Teaching Experience and Honors: Dr. Detweiler-Bedell joined the Lewis & Clark College faculty in 2001 and holds the rank of Professor of Psychology. She discovered her love of teaching as an undergraduate at Stanford, where she was a teaching fellow in Introduction to Psychology. As a graduate student at Yale, she sought out additional teaching opportunities, including a summer position co-teaching Social Psychology, a guest lectureship in multivariate statistics, and an instructorship in an online alumni course called “The Intelligent Emotions.” She currently teaches Introduction to Psychology, Health Psychology, Psychology of Gender, Clinical Psychology, and Community Psychology and has been selected by Lewis & Clark College students as a Teacher of the Year finalist in 2005, 2006, and 2007. In 2008 she won the Outstanding Baccalaureate Colleges Professor of the Year Award from the Council for Advancement and Support of Education (CASE) and the Carnegie Foundation for the Advancement of Teaching.

Teaching-Related Grants and Service: Dr. Detweiler-Bedell has been the recipient of faculty-student collaborative summer research grants, including funding in 2005 to bring community college students as well as Lewis & Clark College undergraduates into the Behavioral Health and Social (BHS) psychology research lab, which she runs in collaboration with Associate Professor Brian Detweiler-Bedell. This experience was the foundation for an NSF CCLI grant that currently funds the further development of the Detweiler-Bedells’ laddered team model for conducting research with undergraduates. The Detweiler-Bedells have co-written a book about the collaborative team model (Doing Collaborative Research in Psychology: A Team-Based Guideand are disseminating these methods to faculty at other colleges. In 2006, Dr. Detweiler-Bedell received a curriculum revision grant to enhance civic learning outcomes by incorporating a field work component (aimed at combating hunger and homelessness) to her Community Psychology course.
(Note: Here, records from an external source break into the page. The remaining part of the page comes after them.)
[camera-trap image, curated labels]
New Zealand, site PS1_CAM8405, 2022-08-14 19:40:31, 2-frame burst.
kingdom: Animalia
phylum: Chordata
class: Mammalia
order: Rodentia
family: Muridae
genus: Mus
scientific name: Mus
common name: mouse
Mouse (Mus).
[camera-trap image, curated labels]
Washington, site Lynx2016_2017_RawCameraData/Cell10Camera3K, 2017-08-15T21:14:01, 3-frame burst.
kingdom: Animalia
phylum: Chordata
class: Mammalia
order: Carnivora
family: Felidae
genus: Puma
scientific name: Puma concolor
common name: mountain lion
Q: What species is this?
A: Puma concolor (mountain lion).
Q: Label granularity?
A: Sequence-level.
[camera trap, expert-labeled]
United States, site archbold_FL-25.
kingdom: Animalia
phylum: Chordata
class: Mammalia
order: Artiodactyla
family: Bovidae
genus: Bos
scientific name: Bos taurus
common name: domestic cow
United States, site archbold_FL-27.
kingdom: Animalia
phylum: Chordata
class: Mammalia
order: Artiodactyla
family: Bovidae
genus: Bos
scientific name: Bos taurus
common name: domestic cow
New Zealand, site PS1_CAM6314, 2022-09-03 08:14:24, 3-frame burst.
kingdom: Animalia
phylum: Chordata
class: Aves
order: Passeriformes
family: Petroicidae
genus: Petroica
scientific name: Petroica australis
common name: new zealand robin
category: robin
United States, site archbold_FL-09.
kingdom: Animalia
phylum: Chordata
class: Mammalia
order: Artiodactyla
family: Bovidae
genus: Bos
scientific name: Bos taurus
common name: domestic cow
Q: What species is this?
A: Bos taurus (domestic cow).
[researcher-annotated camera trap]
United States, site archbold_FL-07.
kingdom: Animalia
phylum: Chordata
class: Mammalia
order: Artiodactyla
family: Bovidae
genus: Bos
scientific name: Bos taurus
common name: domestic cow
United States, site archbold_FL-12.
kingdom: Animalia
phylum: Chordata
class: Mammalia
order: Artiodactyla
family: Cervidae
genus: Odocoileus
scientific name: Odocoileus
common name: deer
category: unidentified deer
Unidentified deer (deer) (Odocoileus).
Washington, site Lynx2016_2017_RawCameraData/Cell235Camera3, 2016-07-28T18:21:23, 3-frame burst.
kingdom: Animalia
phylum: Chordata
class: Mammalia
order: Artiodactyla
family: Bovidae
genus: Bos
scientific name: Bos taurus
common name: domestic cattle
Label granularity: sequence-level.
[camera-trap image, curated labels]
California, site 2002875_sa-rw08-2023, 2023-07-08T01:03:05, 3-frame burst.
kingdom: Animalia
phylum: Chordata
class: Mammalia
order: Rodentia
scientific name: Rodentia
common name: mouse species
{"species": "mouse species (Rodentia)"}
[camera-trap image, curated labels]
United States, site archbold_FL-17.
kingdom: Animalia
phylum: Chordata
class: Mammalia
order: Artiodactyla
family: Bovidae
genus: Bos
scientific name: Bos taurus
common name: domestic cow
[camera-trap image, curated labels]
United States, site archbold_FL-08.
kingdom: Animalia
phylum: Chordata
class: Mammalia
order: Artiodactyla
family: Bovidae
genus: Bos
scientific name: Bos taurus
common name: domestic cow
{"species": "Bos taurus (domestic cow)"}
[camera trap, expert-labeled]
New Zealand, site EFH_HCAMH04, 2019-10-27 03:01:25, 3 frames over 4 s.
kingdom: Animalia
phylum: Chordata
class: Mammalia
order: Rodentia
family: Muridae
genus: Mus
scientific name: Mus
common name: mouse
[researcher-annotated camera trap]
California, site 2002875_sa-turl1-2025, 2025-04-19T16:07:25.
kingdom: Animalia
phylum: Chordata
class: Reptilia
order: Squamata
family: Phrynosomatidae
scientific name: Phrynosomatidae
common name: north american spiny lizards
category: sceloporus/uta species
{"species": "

She has attended conferences sponsored by the Council on Undergraduate Research and the Pacific Northwest Information Literacy Institute and has served on numerous committees, including the Curriculum Committee (as Co-Chair), Admissions and Financial Aid (as Chair), Clerk of the Faculty, Enrollment Management, Residence Halls Workgroup, First Year Advising, Dean of the College Search Committee, Dean of Students Search Committee, Faculty Search and Developmental Review Committees, and a variety of student scholarship/award selection groups.

Representative Publications: Dr. Detweiler-Bedell’s research investigates the role of message framing (i.e., taking objectively equivalent information and describing it in subjectively different ways) in promoting beneficial physical and mental health behaviors. She publishes in peer-reviewed journals such as American Psychologist, Clinical Psychology: Science and Practice, Health Psychology, Journal of Social and Clinical Psychology, Personality and Social Psychology Bulletin, and others. Notable publications include Doing Collaborative Research in Psychology: A Team-Based Guide (a book written in collaboration with Brian Detweiler-Bedell); peer-reviewed articles written in collaboration with undergraduates; a co-authored book used in training clinicians in the U.S. and Canada (Treatment Planning in Psychotherapy: Taking the Guesswork Out of Clinical Care); and co-authored papers on her model of organizing undergraduate research (“A classroom of colleagues,” “Establishing the flow of collaborative research,” “Using laddered teams to organize efficient undergraduate research” and “Transforming undergraduates into skilled researchers using laddered teams”).

Research Presentations: Dr. Detweiler-Bedell presents her research each year at professional conferences (including the meetings of the Society for Personality and Social Psychology and the Western Psychological Association) and does so in collaboration with numerous Lewis & Clark College undergraduate students. She regularly works with students to secure grant funding so they too can attend these conferences, and she especially enjoys yearly reunion dinners with former undergraduates (now doctoral students and professors) at these meetings.